Прибыл Керим в Москву и сразу в Кремль: подавай ему государя Ивана. Никто в Москве на татарина и внимания бы не обратил, стража бы его из дворца взашей прогнала, да был мурза князь необычный, племянник крымского хана Гирея, а гирейская орда - гнездо разбойное.
Созвал Иван Молодой бояр сообща решить, какой ответ мурзе дать. Старый князь Стрига-Оболенский заметил:
- Прими его, княжич, ты ноне государем Иваном великим князем назван. Вот и помудрствуй.
Сидевший рядом со Стригой боярин Беззубцев согласно закивал:
- Пусть мурза голос твой, великий князь, услышит.
И бояре разом заквохтали, загудели:
- Воистину, призови, великий князь, Керима. Крымский хан с нами ноне дружбу водит!
- Не злоби, князь, крымцев!
Мурзу ввели. Небольшой, кривоногий, в зеленом халате и войлочном малахае, он повел по палате раскосыми глазами, заговорил без толмача [15] :
- После снегов крымская орда в набег на Литву пойдет. Велено передать, чтоб урусы не посылали дружину в защиту Казимира.
С высоты отцовского кресла великий князь Иван Молодой спокойно выслушал слова татарина. А мурзу, видно, юность князя сразила. По палате взглядом зыркнет и снова упрется в Ивана. Скуластое лицо, поросшее редкой щетиной, кровью налилось. Однако речь закончил:
- Великий хан недоволен: отчего московский князь давно не шлет поминки хану Гирею?
Иван нахмурился:
- Москва с Гиреем в дружбе, так к чему государю в защиту недруга Казимира воинов своих слать? А хану ответ таков: по морозу и снежному первопутку поминки наши повезем в Крым.
Встал, дав понять, что прием окончен. Бояре, покидая палату, переглядывались. И только Хрипун-Ряполовский, крякнув, промолвил:
- Ответ княжича Ивана великого князя достоин.
Всю ночь сыпал сухой пушистый снег, и к рассвету он уже шапками лежал на крышах домов и изб, на боярских теремах и маковках церквей.

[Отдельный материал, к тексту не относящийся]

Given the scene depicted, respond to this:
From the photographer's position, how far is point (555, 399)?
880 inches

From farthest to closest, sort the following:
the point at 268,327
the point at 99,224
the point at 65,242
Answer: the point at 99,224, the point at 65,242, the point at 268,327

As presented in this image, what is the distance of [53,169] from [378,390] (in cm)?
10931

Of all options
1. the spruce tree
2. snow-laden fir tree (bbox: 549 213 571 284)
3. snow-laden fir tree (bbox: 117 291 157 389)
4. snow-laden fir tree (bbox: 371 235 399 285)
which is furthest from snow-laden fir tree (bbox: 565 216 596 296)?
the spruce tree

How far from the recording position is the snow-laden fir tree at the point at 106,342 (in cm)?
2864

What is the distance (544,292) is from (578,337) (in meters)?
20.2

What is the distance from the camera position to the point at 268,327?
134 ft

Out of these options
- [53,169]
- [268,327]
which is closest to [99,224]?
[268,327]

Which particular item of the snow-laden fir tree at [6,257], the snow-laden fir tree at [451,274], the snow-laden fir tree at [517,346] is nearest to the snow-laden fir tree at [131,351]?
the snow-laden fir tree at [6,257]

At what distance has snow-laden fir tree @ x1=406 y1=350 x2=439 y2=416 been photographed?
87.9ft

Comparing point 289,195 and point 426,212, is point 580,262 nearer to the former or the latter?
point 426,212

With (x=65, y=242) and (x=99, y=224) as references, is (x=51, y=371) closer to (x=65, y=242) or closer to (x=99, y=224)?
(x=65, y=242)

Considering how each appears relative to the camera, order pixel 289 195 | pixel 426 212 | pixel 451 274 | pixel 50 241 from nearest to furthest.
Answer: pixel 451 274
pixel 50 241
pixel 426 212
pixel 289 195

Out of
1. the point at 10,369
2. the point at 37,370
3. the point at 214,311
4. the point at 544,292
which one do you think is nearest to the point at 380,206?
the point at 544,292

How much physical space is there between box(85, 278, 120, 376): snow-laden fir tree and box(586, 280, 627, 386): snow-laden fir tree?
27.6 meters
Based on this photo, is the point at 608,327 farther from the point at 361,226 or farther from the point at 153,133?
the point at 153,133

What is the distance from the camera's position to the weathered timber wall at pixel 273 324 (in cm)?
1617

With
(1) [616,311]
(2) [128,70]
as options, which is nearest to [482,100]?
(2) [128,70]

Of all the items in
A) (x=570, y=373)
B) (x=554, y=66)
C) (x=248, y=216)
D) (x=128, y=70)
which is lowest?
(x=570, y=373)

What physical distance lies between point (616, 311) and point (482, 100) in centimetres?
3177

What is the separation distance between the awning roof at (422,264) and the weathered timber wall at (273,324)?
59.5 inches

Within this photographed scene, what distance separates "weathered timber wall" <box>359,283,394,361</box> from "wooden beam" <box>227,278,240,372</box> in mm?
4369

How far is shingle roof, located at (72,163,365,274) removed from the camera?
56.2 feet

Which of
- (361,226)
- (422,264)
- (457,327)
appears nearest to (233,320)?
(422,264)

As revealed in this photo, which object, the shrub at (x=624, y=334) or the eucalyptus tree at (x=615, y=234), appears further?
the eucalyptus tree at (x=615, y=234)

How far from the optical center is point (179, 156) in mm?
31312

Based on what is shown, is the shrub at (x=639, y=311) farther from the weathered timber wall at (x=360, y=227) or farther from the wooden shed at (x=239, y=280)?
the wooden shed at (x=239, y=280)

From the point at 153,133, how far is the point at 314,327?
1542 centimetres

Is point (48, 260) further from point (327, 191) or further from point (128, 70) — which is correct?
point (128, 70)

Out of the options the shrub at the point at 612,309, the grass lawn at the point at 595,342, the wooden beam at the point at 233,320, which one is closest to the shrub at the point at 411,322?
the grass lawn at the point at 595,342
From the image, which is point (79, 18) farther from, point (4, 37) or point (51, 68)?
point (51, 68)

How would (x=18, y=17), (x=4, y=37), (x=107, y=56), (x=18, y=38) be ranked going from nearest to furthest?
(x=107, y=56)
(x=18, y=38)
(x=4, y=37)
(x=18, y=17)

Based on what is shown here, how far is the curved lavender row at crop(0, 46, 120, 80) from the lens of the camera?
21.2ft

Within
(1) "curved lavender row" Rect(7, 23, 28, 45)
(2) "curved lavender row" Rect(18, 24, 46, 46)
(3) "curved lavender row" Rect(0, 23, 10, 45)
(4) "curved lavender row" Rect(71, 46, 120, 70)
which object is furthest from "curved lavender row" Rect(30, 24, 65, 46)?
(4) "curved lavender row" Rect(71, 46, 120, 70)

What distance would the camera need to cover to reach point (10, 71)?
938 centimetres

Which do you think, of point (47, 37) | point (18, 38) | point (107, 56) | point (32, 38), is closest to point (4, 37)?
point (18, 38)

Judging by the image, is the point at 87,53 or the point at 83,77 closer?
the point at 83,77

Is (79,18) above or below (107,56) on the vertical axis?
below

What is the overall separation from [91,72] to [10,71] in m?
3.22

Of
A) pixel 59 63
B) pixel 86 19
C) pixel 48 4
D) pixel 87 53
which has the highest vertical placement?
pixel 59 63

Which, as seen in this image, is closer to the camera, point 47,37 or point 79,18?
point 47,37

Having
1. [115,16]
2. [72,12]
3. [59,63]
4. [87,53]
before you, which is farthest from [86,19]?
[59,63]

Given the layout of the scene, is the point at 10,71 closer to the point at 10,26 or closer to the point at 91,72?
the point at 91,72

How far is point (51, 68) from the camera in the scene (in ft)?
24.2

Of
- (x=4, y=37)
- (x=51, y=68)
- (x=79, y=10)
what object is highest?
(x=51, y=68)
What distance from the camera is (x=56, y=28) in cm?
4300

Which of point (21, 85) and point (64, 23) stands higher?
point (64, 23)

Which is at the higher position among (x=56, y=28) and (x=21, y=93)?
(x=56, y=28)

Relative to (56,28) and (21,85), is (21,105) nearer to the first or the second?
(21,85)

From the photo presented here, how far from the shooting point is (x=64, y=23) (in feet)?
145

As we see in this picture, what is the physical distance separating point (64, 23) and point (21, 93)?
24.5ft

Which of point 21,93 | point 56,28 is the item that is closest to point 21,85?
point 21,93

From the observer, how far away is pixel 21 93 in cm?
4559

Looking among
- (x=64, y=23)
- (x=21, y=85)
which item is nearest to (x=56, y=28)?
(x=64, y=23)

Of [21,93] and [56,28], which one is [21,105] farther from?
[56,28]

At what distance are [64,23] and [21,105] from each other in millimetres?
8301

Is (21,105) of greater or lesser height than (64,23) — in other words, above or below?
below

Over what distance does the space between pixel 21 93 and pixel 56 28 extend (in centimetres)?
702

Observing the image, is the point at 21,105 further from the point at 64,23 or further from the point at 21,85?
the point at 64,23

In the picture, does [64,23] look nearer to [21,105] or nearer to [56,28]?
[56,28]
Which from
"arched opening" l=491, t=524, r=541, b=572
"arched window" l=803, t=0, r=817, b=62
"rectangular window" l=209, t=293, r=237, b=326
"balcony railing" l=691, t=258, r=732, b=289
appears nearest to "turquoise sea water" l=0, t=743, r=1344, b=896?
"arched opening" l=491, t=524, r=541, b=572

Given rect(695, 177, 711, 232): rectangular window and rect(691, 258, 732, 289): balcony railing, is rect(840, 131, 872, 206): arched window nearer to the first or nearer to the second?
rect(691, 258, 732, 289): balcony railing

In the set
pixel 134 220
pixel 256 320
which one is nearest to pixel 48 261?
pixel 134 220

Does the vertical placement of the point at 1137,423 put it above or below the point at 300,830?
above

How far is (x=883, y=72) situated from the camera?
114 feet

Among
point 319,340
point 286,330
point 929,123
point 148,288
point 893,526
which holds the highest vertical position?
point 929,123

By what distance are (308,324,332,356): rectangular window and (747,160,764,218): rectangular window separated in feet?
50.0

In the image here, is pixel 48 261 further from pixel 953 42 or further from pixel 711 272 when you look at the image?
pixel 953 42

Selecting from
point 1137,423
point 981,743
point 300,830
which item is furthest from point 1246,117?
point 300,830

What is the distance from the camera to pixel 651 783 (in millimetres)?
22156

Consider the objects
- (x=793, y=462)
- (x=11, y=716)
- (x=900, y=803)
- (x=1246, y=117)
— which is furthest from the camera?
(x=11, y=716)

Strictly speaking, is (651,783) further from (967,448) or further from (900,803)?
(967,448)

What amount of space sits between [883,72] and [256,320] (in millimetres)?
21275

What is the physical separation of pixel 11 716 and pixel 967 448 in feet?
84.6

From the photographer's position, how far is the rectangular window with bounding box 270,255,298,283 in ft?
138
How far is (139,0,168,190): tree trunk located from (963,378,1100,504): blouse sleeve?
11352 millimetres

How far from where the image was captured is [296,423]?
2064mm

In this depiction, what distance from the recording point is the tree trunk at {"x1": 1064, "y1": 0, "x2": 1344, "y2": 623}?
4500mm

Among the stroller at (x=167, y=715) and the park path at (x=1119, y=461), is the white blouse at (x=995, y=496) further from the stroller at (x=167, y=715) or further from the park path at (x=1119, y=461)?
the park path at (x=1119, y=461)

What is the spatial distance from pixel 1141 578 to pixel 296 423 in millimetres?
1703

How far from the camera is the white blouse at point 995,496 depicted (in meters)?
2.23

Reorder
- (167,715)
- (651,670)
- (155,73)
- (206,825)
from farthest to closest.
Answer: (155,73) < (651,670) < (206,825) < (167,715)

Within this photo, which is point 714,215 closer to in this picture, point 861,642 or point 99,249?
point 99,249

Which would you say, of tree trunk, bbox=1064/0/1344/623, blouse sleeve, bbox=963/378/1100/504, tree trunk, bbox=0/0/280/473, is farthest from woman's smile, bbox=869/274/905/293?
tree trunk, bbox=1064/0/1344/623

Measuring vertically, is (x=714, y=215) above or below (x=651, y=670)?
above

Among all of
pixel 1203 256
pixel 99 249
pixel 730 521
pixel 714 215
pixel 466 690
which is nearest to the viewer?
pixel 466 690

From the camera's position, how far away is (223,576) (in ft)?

- К урожаю, - радовались новгородцы, - на сырую землю лег.
Из города выбрались засветло. Марфа Борецкая, дородная, в лисьей шубе и полушалке, вышла на высокое крыльцо посмотреть, как Дмитрий в дорогу собрался. Перекрестила сына:
- С Богом! Знаешь, о чем с Казимиром говорить. А мы его сторону возьмем.
И ушла, величественная, власть свою зная. Дмитрий завалился на добрую охапку сухого сена, кинул коротко:
- Гони, Архип.
Крепкотелый мужик, стоя на коленях, направил розвальни со двора к городским воротам. Кованые, массивные, они медленно открылись, выпуская из Новгорода сына Борецкой.
Стражник удивленно пожал плечами:
- Отчего боярин в розвальнях? Нет бы в возке, а то и в карете?
Архип, одетый в овчинный тулуп и заячий треух, повернул на Псков. Правил лихо, и пара застоявшихся сытых коней бежала резво.